**PASSAGE TO READ**
"""

I think you are exaggerating with the consequences of having a
bootsplash as an _option_.
The problem with IE is that you cannot remove it from a system, so you
have to have 2 browsers installed. With the above mentioned Linux
distributions you can, with no additional downloads from the internet,
change one config variable in /etc/sysconfig/.. and you will not get
a bootsplash anymore, plus no memory is wasted for the pictures as well.
> Your point that everyone has a choice is correct in theory, but does not
> take into account the very great power of influence that software
> distributors (be they Microsoft, Red Hat, or Suse) have.
If one of these companies wants a graphical bootsplash, they can, due to
the freedom of choice, do so. Whether or not this code ends up in the
kernel is a completely different thing and decided by the maintainers of
the several subsystems, not by any software vendor. Don't search an
enemy where there is none.
> Yes, Linux should
> be a platform where people have a choice - but lets make the default
> option a sensible one, and not simply copy as much of the Windows/Mac OS
> environment as possible to try to gain favour with users of those
> platforms, at the expense of our own user community.
I still don't get the connection between "bootsplash is bad" and
"windows has a bootsplash".
Windows has a gui and modal dialogs, by now even a virtual filesystem
layer. Should we get rid of that, because Microsoft uses something
similar? No, for sure not. "Ours" is better, because everybody can
choose to use it or not, and to change it to own needs and wishes.
> The day when a default Red Hat install covers up all the startup output
> with a pretty graphic will be a very sad one indeed for me.
Hey, maybe I can help you out with a little hint... If they ever do,
"vga=normal" will get you back to the good old times and 10 key strokes
make your day.

"""

**GIVEN INSTRUCTION A**
Can you print the bootsplash discussion from "I still don't" up to and including "make your day.", word for word?
**GIVEN INSTRUCTION B**
How would you render this sentence from the bootsplash discussion in Spanish: "Don't search an enemy where there is none."

**MATERIAL SHOWN**

"""

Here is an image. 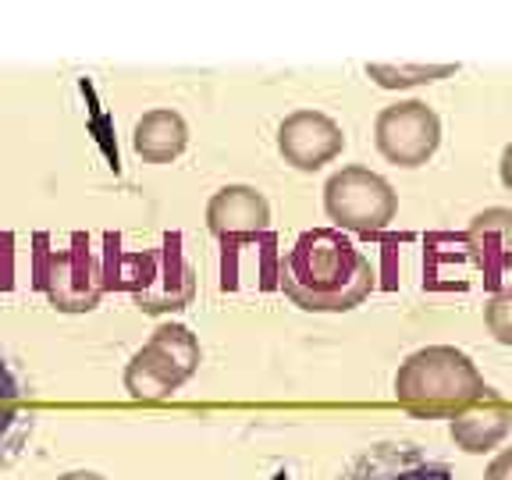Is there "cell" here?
Segmentation results:
<instances>
[{"label": "cell", "instance_id": "obj_1", "mask_svg": "<svg viewBox=\"0 0 512 480\" xmlns=\"http://www.w3.org/2000/svg\"><path fill=\"white\" fill-rule=\"evenodd\" d=\"M278 285L310 313H345L374 288L370 260L335 228H313L296 239L281 260Z\"/></svg>", "mask_w": 512, "mask_h": 480}, {"label": "cell", "instance_id": "obj_2", "mask_svg": "<svg viewBox=\"0 0 512 480\" xmlns=\"http://www.w3.org/2000/svg\"><path fill=\"white\" fill-rule=\"evenodd\" d=\"M395 399L413 416H427V420L452 416L456 420L466 409L488 399V384L466 352L452 349V345H431V349L413 352L399 367Z\"/></svg>", "mask_w": 512, "mask_h": 480}, {"label": "cell", "instance_id": "obj_3", "mask_svg": "<svg viewBox=\"0 0 512 480\" xmlns=\"http://www.w3.org/2000/svg\"><path fill=\"white\" fill-rule=\"evenodd\" d=\"M118 271L107 274V288H128L143 313L182 310L196 296V267L185 260L182 235H168L160 249L121 256Z\"/></svg>", "mask_w": 512, "mask_h": 480}, {"label": "cell", "instance_id": "obj_4", "mask_svg": "<svg viewBox=\"0 0 512 480\" xmlns=\"http://www.w3.org/2000/svg\"><path fill=\"white\" fill-rule=\"evenodd\" d=\"M200 342L185 324H160L150 342L128 360L125 392L136 402H160L196 374L200 367Z\"/></svg>", "mask_w": 512, "mask_h": 480}, {"label": "cell", "instance_id": "obj_5", "mask_svg": "<svg viewBox=\"0 0 512 480\" xmlns=\"http://www.w3.org/2000/svg\"><path fill=\"white\" fill-rule=\"evenodd\" d=\"M324 210L338 228H349L356 235H377L395 221V189L374 175L370 168H342L324 185Z\"/></svg>", "mask_w": 512, "mask_h": 480}, {"label": "cell", "instance_id": "obj_6", "mask_svg": "<svg viewBox=\"0 0 512 480\" xmlns=\"http://www.w3.org/2000/svg\"><path fill=\"white\" fill-rule=\"evenodd\" d=\"M40 288L61 313H89L104 296L107 278L96 264L86 235H72V246L43 256Z\"/></svg>", "mask_w": 512, "mask_h": 480}, {"label": "cell", "instance_id": "obj_7", "mask_svg": "<svg viewBox=\"0 0 512 480\" xmlns=\"http://www.w3.org/2000/svg\"><path fill=\"white\" fill-rule=\"evenodd\" d=\"M374 139L381 157L392 160L395 168H420L438 150L441 121L427 104L406 100V104H392L377 114Z\"/></svg>", "mask_w": 512, "mask_h": 480}, {"label": "cell", "instance_id": "obj_8", "mask_svg": "<svg viewBox=\"0 0 512 480\" xmlns=\"http://www.w3.org/2000/svg\"><path fill=\"white\" fill-rule=\"evenodd\" d=\"M342 128L320 111H296L278 125L281 157L299 171H317L342 153Z\"/></svg>", "mask_w": 512, "mask_h": 480}, {"label": "cell", "instance_id": "obj_9", "mask_svg": "<svg viewBox=\"0 0 512 480\" xmlns=\"http://www.w3.org/2000/svg\"><path fill=\"white\" fill-rule=\"evenodd\" d=\"M207 228L224 246L260 235L271 228V203L253 185H224L207 203Z\"/></svg>", "mask_w": 512, "mask_h": 480}, {"label": "cell", "instance_id": "obj_10", "mask_svg": "<svg viewBox=\"0 0 512 480\" xmlns=\"http://www.w3.org/2000/svg\"><path fill=\"white\" fill-rule=\"evenodd\" d=\"M132 146L146 164H171L175 157H182V150L189 146V125L178 111L168 107H157V111H146L136 121V132H132Z\"/></svg>", "mask_w": 512, "mask_h": 480}, {"label": "cell", "instance_id": "obj_11", "mask_svg": "<svg viewBox=\"0 0 512 480\" xmlns=\"http://www.w3.org/2000/svg\"><path fill=\"white\" fill-rule=\"evenodd\" d=\"M470 249L477 264L484 267V281L491 288L502 281V274L512 267V214L509 210H488L473 217L470 224Z\"/></svg>", "mask_w": 512, "mask_h": 480}, {"label": "cell", "instance_id": "obj_12", "mask_svg": "<svg viewBox=\"0 0 512 480\" xmlns=\"http://www.w3.org/2000/svg\"><path fill=\"white\" fill-rule=\"evenodd\" d=\"M512 427V409L502 406V402H491V406H473L466 409L463 416L452 420V441H456L463 452H491L498 441L509 434Z\"/></svg>", "mask_w": 512, "mask_h": 480}, {"label": "cell", "instance_id": "obj_13", "mask_svg": "<svg viewBox=\"0 0 512 480\" xmlns=\"http://www.w3.org/2000/svg\"><path fill=\"white\" fill-rule=\"evenodd\" d=\"M363 480H452V473L438 463H427L409 448H384L367 459Z\"/></svg>", "mask_w": 512, "mask_h": 480}, {"label": "cell", "instance_id": "obj_14", "mask_svg": "<svg viewBox=\"0 0 512 480\" xmlns=\"http://www.w3.org/2000/svg\"><path fill=\"white\" fill-rule=\"evenodd\" d=\"M456 72V64H370L367 75L384 89H406L424 86V82L448 79Z\"/></svg>", "mask_w": 512, "mask_h": 480}, {"label": "cell", "instance_id": "obj_15", "mask_svg": "<svg viewBox=\"0 0 512 480\" xmlns=\"http://www.w3.org/2000/svg\"><path fill=\"white\" fill-rule=\"evenodd\" d=\"M36 413L25 406H0V470H8L29 445Z\"/></svg>", "mask_w": 512, "mask_h": 480}, {"label": "cell", "instance_id": "obj_16", "mask_svg": "<svg viewBox=\"0 0 512 480\" xmlns=\"http://www.w3.org/2000/svg\"><path fill=\"white\" fill-rule=\"evenodd\" d=\"M484 324H488V331L498 342L512 345V288L509 292H498V296L491 299L488 310H484Z\"/></svg>", "mask_w": 512, "mask_h": 480}, {"label": "cell", "instance_id": "obj_17", "mask_svg": "<svg viewBox=\"0 0 512 480\" xmlns=\"http://www.w3.org/2000/svg\"><path fill=\"white\" fill-rule=\"evenodd\" d=\"M25 399H29V384L15 363L0 352V406H25Z\"/></svg>", "mask_w": 512, "mask_h": 480}, {"label": "cell", "instance_id": "obj_18", "mask_svg": "<svg viewBox=\"0 0 512 480\" xmlns=\"http://www.w3.org/2000/svg\"><path fill=\"white\" fill-rule=\"evenodd\" d=\"M484 480H512V448H505L502 456H495V463L488 466Z\"/></svg>", "mask_w": 512, "mask_h": 480}, {"label": "cell", "instance_id": "obj_19", "mask_svg": "<svg viewBox=\"0 0 512 480\" xmlns=\"http://www.w3.org/2000/svg\"><path fill=\"white\" fill-rule=\"evenodd\" d=\"M502 182H505V189H512V143L505 146V153H502Z\"/></svg>", "mask_w": 512, "mask_h": 480}, {"label": "cell", "instance_id": "obj_20", "mask_svg": "<svg viewBox=\"0 0 512 480\" xmlns=\"http://www.w3.org/2000/svg\"><path fill=\"white\" fill-rule=\"evenodd\" d=\"M57 480H104L100 473H93V470H72V473H64V477H57Z\"/></svg>", "mask_w": 512, "mask_h": 480}]
</instances>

"""

**REPLY A**
I still don't get the connection between "bootsplash is bad" and
"windows has a bootsplash".
Windows has a gui and modal dialogs, by now even a virtual filesystem
layer. Should we get rid of that, because Microsoft uses something
similar? No, for sure not. "Ours" is better, because everybody can
choose to use it or not, and to change it to own needs and wishes.
> The day when a default Red Hat install covers up all the startup output
> with a pretty graphic will be a very sad one indeed for me.
Hey, maybe I can help you out with a little hint... If they ever do,
"vga=normal" will get you back to the good old times and 10 key strokes
make your day.

**REPLY B**
No busques un enemigo donde no lo hay.